Environmental and scarcity issues of common functional magnetic materials for, e.g. permanent magnets have intensified the search for rare-earth-free alternatives. This challenge is increasingly met by machine learning of magnetic properties of transition-metal compounds. Surprisingly, bond-angle-derived features were not found to be relevant for magnetic structure prediction in previous studies using DFT-computed labels. [1, 2] This contrasts with the Kanamori-Goodenough-Anderson (KGA) rules of superexchange, present in every magnetism textbook. These semiempirical rules predict whether a nearest-neighbor magnetic interaction in insulators is FM or AFM based on the bond angle, orbital symmetry and orbital occupancy. [3, 4] The rules can be simplified further to only consider the bond angle of neighboring magnetic sites (KGA rules of thumb). We review magnetic interaction trends within the MAGNDATA database, [5] the largest collection of experimentally determined magnetic structures. Observed trends follow the KGA rules of thumb and exceptions can be rationalized. In contrast, bond angles in a popular theoretical DFT database [1] show very different trends and do not depend on the type of magnetic interaction. Building on our analysis, we engineer bond-angle-derived features for machine learning of magnetic structures.
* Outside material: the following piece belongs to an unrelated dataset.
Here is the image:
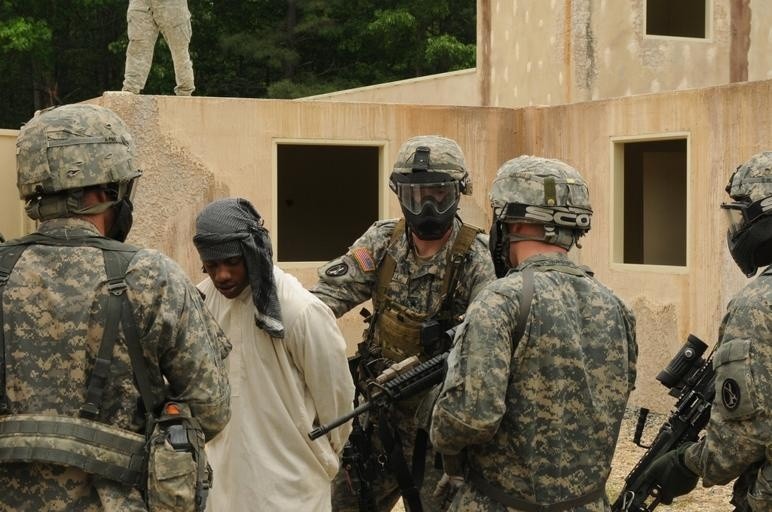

We introduce a new, informative label for predicting magnetic structures that can be extended to magnetic sites and structures of arbitrary complexity. We show that features derived from these rules are of high importance for this machine learning task. Beyond this, our model enables the prediction of non-collinear magnetic structures.

[1] N. C. Frey et al., Sci. Adv. 2020, 6 (50), eabd1076.

[2] S.-O. Kaba et al., Phys. Rev. Mat. 2023, 7 (4), 044407.

[3] J. B. Goodenough, Phys. Rev. 1955, 100 (2), 564–573.

[4] J. Kanamori, J. Phys. Chem. Solids 1959, 10 (2-3), 87–98.

[5] S. V. Gallego et al. , J. Appl. Crystallogr. 2016, 49 (5), 1750–1776.